When To Use a Hot Spare
Given 9 disks where one fails, is it better to drop from 3 parity to 2 and run in degraded mode, or 2 parity that drops to 1 and a spare that recovers without intervention. The math2 says its better to have parity. But what about speed? When you loose a disk, 1 out of every 9 IOPS requires that you reconstruct it from parity. Anecdotally, observed performance penalties are minor. So the only times to use a hot spare is:
- When you have unused capacity in RAIDZ3 (i.e. almost never)

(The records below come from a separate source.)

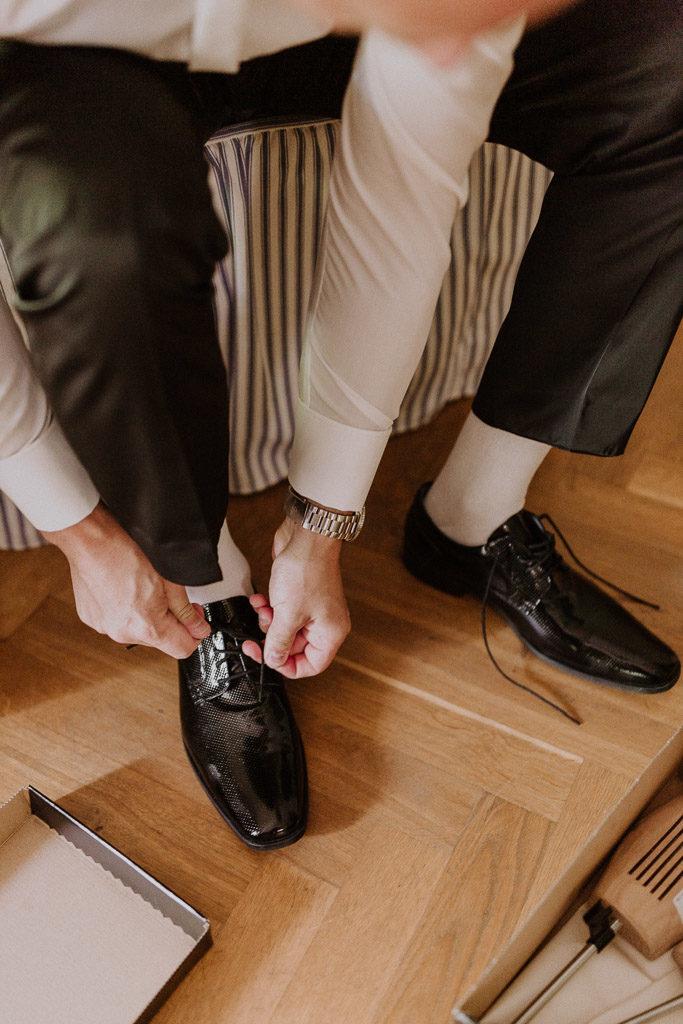 Bräutigam zieht seine Schuhe im Hotelzimmer im Schloss an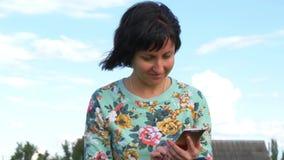 Atrakcyjna młoda kobieta używa smartphone przeciw błękitnemu chmurnemu niebu zbiory
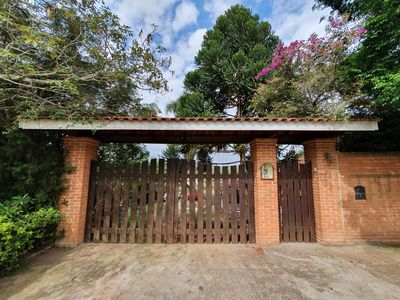 Photo for Beautiful wooden house with extensive green area.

- When IOPS require a mirror pool
Say you have 16 bays of 4TB Drives. A 2x8 Z2 config gives you 48TB but you only want 32TB. Change that to a 2x8 Z3 and get 40TB. Still only need 32 TB? Change that to a 2x7 Z3 with 2 hot spares. Now you have 32TB with the maximum protection and the insurance of an automatic replacement.
Or maybe you have a 37 bay system. You do something that equals 36 plus a spare.
The other case is when your IOPS demands push past what RAIDZ can do an you must use a mirror pool. A failure there looses all redundancy and a hot spare is your only option.
When To Use a Distributed Spare
A distributed spare recovers in half the time3 from a disk loss, and is always better than a dedicated spare - though you should almost never use a spare anyway. The only time to use a normal hot spare is when you have a single global spare.
Testing Speed
The speed difference isn’t charted. So let’s test that some.
Given 24 disks, and deciding to live dangerously, should you should have a single, 24 disk vdev with three parity disks, or three VDevs with a single parity disk each? The reason for the 1st case is better resiliency, and the latter better write speed and recovery from disk failures.
Build a 3-Wide RAIDZ1
Create the pool across 24 disks
zpool create \
-f -m /srv srv \
raidz sdb sdc sdd sde sdf sdg sdh sdi \
raidz sdj sdk sdl sdm sdn sdo sdp sdq \
raidz sdr sds sdt sdu sdv sdw sdx sdy
Now copy a lot of random data to it
#!/bin/bash
no_of_files=1000
counter=0
while [[ $counter -le $no_of_files ]]
do echo Creating file no $counter
touch random-file.$counter
shred -n 1 -s 1G random-file.$counter
let "counter += 1"
done
Now yank (literally) one of the physical disks and replace it
allen@server:~$ sudo zpool status
pool: srv
state: DEGRADED
status: One or more devices could not be used because the label is missing or
invalid. Sufficient replicas exist for the pool to continue
functioning in a degraded state.
action: Replace the device using 'zpool replace'.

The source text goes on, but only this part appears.